Mai 3, 2022
Par Actualités Sur Les CRA
151 visites

M. A est français par filiation. En effet, sa mère est de nationalité française et l’a reconnu lorsqu’il était mineur. En procédure avec le tribunal judiciaire, il est en attente de son certificat de nationalité française qui lui permettra d’obtenir sa carte d’identité.

Le 15 avril, à la suite d’un accident de la route, M. A est placé en garde à vue et conduit à la gendarmerie.

Après 24h de garde à vue, la préfecture décide de notifier à M. A une décision portant obligation de quitter le territoire français (OQTF) avec interdiction de retour et de le placer en rétention en vue de son expulsion vers les Comores. Pourtant, lors de sa garde à vue, son avocat évoque la procédure d’établissement de sa nationalité française en cours ainsi que la situation familiale de Monsieur qui réside en France depuis plusieurs années et dont la compagne, française, est enceinte.
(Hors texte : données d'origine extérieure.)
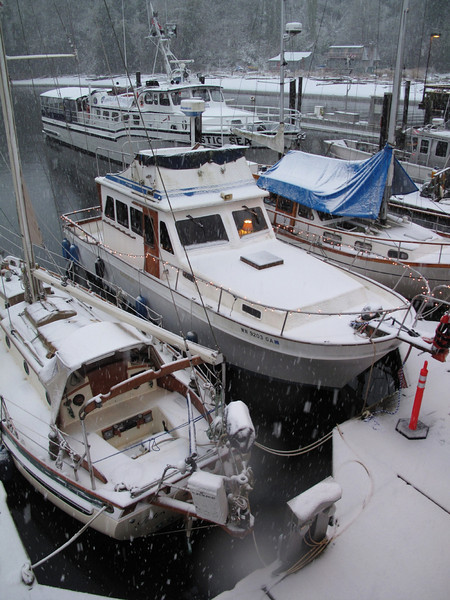 Langley Marina, Whidbey Island. March 22, 2013
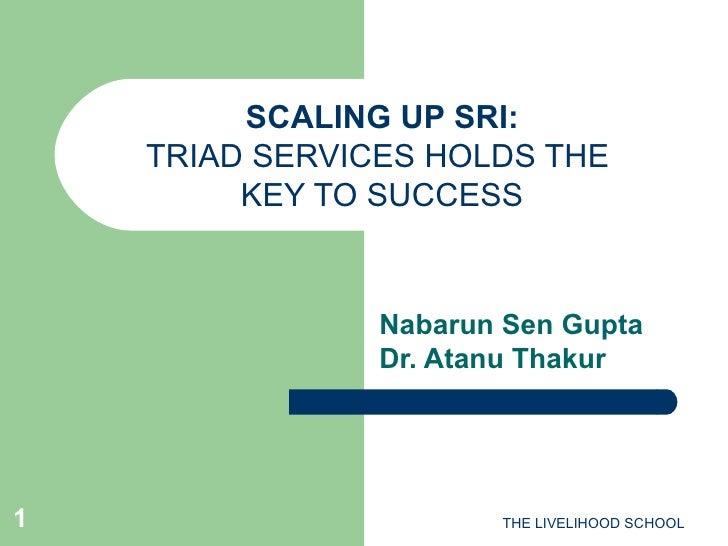 SCALING UP SRI: TRIAD SERVICES HOLDS THE  KEY TO SUCCESS Nabarun Sen Gupta Dr. Atanu Thakur THE LIVELIHOOD SCHOOL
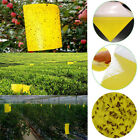 1/5/10PCS Sticky Glue Yellow Papers Flying Pest Insect Traps Aphid Catchers Bugs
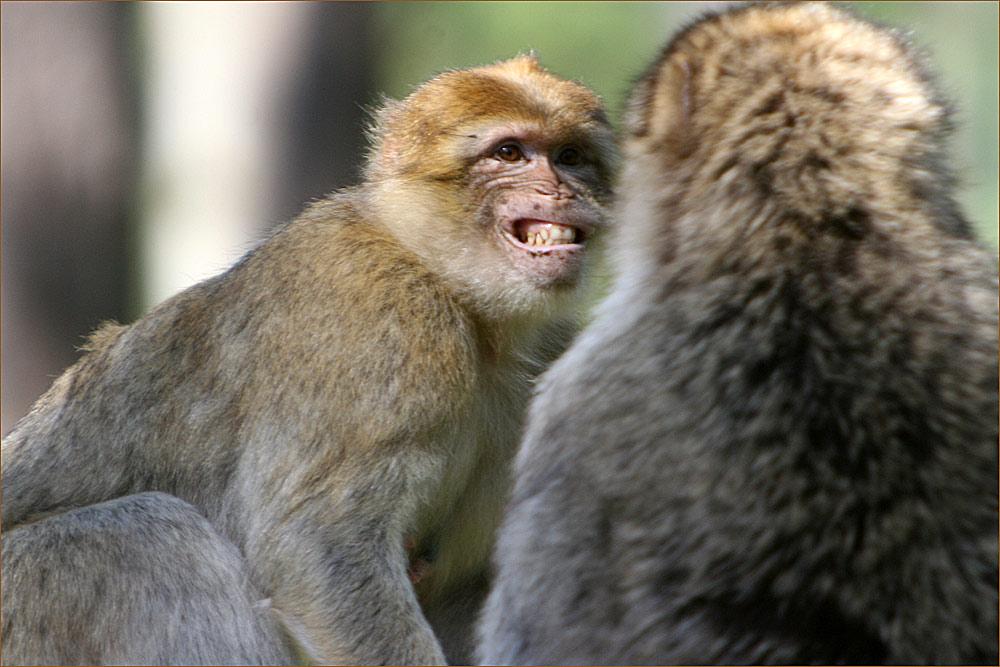 Ich habe schöner Zähne, als Du!!!!!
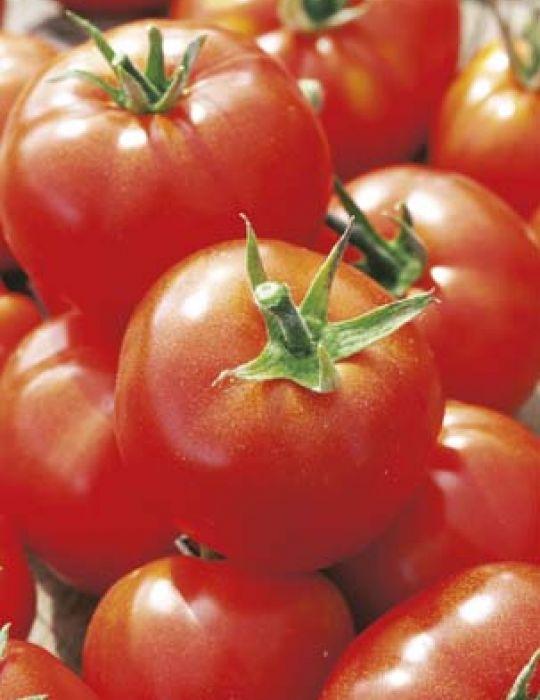 Tomato Siberian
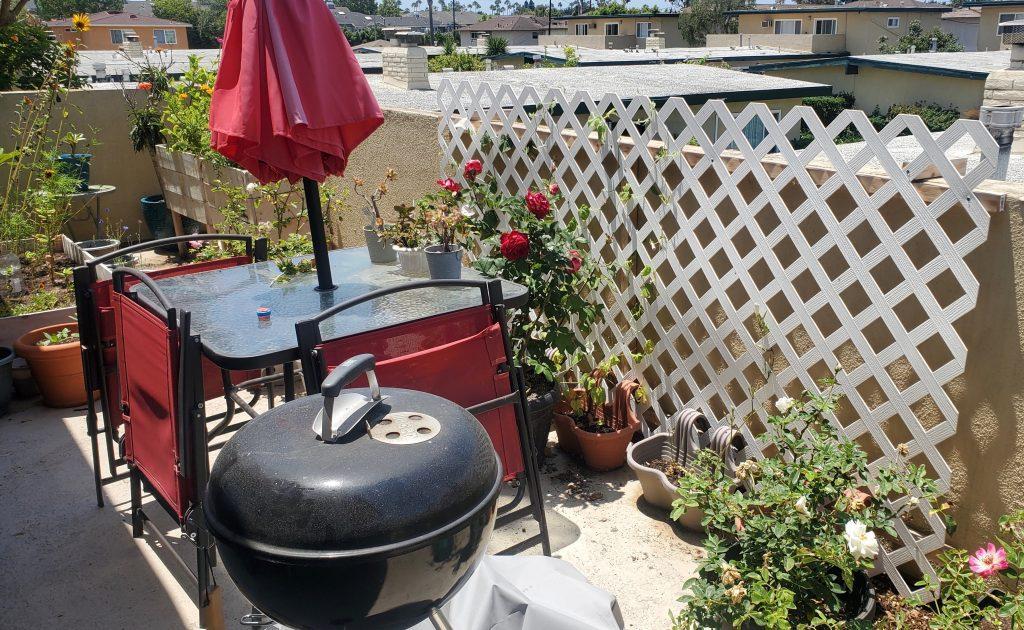 my_patio_roses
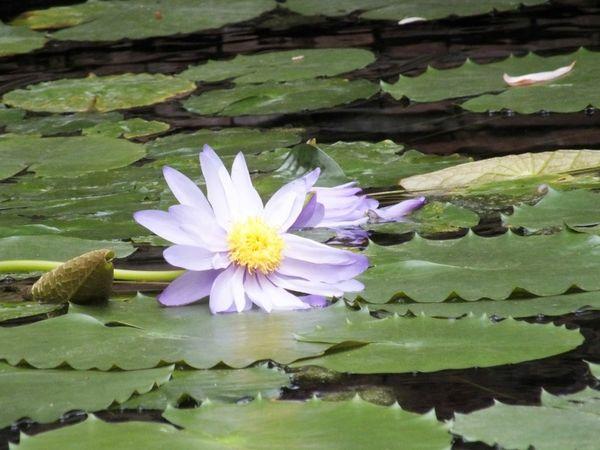 Jardin-des-plantes-Rouen-serre-fleurs-monet (12)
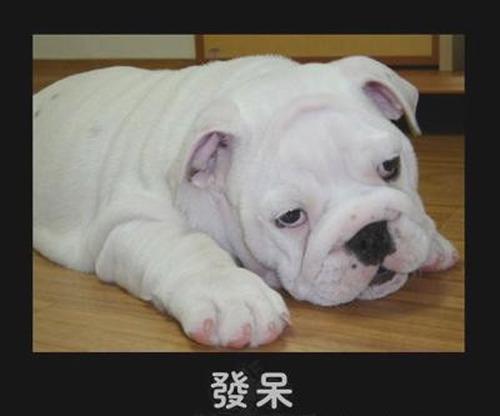 表情:可爱猫狗的a表情组图秀喜欢你表情图片图片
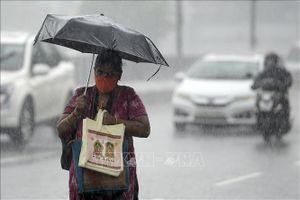 Bão Nivar lớn gây nhiều thiệt hại tại Ấn Độ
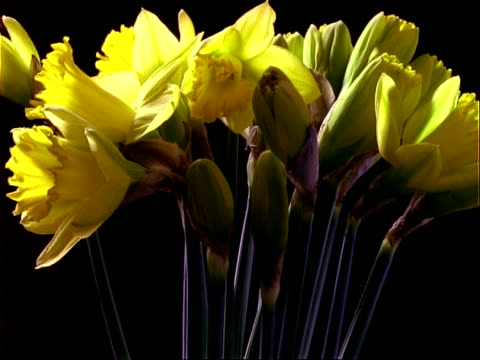 T/L flowers - bunch of yellow daffodils rotate and open, black background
M. A saisi les tribunaux, par l’intermédiaire de son avocat, contre son OQTF et son placement en rétention. Il dépose également un référé liberté pour éviter son transfert rapide vers le centre de rétention de Mayotte, pratique récurrente de la préfecture de La Réunion envers les ressortissants Comoriens. Pourtant, il est transféré dès le lendemain matin sans avoir été entendu par les différents tribunaux saisis et ce, vers un territoire soumis à un droit dérogatoire où il ne bénéficie plus des mêmes garanties et où il ne peut plus bénéficier du soutien de sa famille.
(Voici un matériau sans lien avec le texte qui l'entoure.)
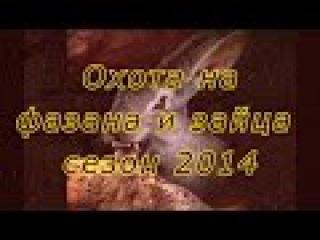 Охота на фазана и зайца с легавыми (дратхаарами) на Юге России. Сезон 2014г.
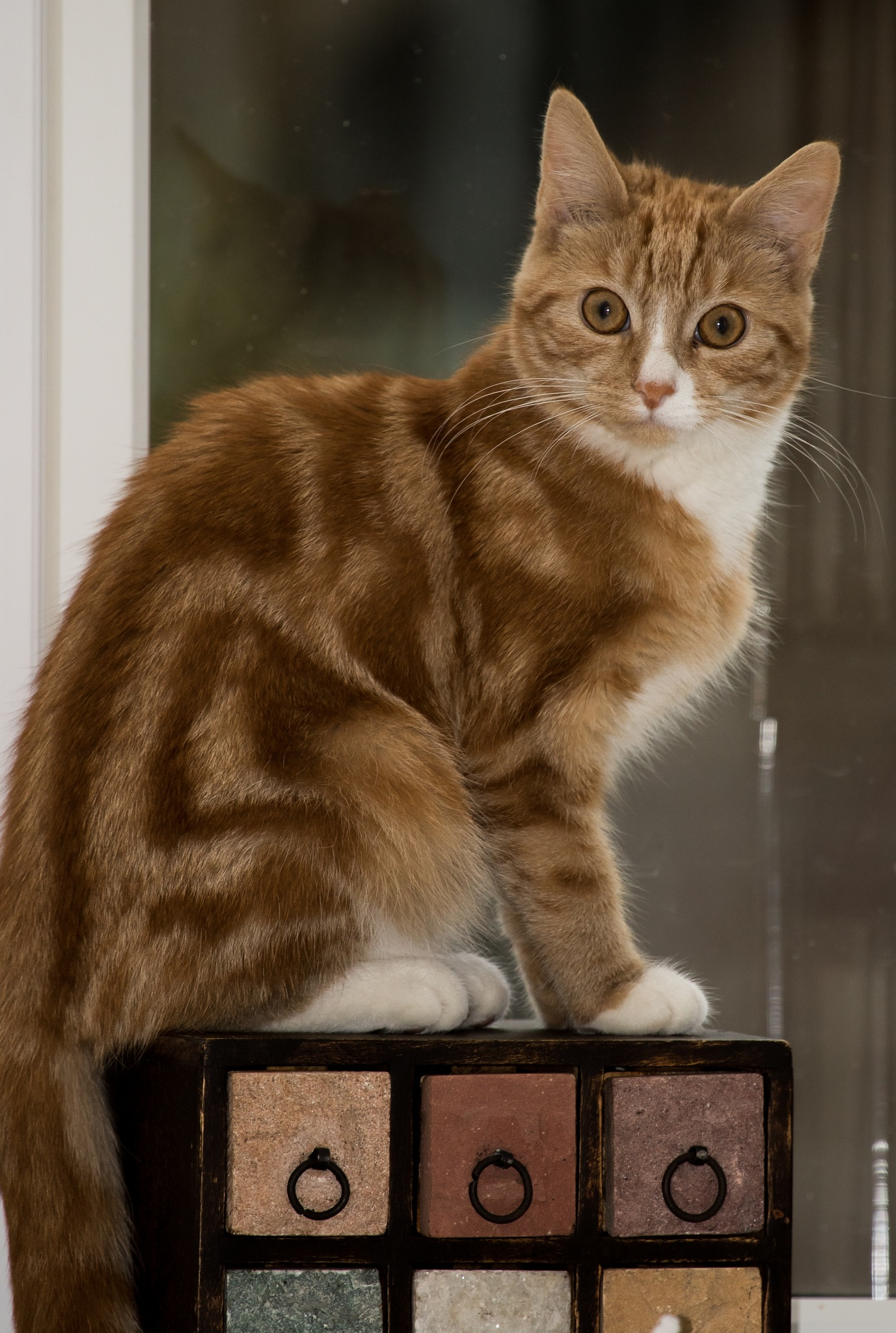 Millie Kitten by Maxine Grundy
Arrivé à Mayotte, sans aucune justification légale, le préfet du département prend à son tour une nouvelle OQTF ainsi qu’un nouvel arrêté de placement en centre de rétention. Le conseil de M. A dépose alors de nouveaux recours devant les juridictions de Mayotte afin d’essayer de bloquer l’expulsion de son client.

Ce n’est que le 19 avril au matin que le tribunal administratif reconnaitra la qualité de français de M. A et ordonnera la suspension de l’OQTF entrainant la remise en liberté de Monsieur. Il enjoindra également les préfets de Mayotte et de la Réunion à organiser le retour de M. A à la Réunion d’où il avait été éloigné illégalement.

Début mai, M. A se trouve toujours à Mayotte, les préfectures de Mayotte et de La Réunion n’ayant pris à ce jour aucune mesure permettant d’organiser son retour et son passeport ne lui ayant jamais été remis depuis son interpellation. Une saisine du tribunal afin de faire exécuter l’injonction au retour est envisagée.

La Cimade demande à ce qu’il soit mis fin aux transferts expéditifs vers Mayotte qui empêchent aux personnes étrangères retenues de faire valoir leurs droits et créent des situations d’isolement et de séparation ubuesques.